(WHAT NEEDS TO BE DONE):
Transcribe precisely those lines of the listing that fall between the line containing "Is the front" and the last line, inclusive of both.

** Start of SUPPLIED MATERIAL **

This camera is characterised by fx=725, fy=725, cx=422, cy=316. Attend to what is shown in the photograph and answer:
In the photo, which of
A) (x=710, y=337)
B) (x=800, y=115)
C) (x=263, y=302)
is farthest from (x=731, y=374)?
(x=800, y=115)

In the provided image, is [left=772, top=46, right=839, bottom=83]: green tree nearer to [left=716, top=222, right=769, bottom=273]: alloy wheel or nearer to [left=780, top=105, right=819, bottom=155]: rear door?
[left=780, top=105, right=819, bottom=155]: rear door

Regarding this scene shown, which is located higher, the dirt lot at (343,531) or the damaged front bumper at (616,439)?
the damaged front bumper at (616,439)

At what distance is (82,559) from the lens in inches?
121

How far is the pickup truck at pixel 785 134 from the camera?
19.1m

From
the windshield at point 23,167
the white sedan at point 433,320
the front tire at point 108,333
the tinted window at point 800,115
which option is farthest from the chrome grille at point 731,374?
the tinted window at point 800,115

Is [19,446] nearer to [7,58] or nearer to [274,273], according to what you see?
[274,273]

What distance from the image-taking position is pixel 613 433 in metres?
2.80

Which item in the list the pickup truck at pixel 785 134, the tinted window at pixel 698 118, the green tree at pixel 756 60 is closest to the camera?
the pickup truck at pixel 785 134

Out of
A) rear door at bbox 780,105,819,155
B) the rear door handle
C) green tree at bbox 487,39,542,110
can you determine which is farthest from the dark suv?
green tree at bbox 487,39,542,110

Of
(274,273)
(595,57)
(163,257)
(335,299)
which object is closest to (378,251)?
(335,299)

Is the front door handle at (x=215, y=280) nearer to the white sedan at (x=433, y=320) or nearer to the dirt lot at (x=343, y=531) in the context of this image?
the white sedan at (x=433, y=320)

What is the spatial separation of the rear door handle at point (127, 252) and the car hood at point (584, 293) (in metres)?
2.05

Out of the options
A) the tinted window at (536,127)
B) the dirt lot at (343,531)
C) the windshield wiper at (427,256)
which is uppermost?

** End of SUPPLIED MATERIAL **

(RESPONSE):
Is the front door handle at (x=215, y=280) nearer to the white sedan at (x=433, y=320) or nearer to the dirt lot at (x=343, y=531) in the context of this image?
the white sedan at (x=433, y=320)

What is the spatial separation of the rear door handle at point (127, 252) and the car hood at point (584, 293) (in metres)?
2.05

Out of the options
A) the tinted window at (536,127)
B) the dirt lot at (343,531)
C) the windshield wiper at (427,256)
which is uppermost?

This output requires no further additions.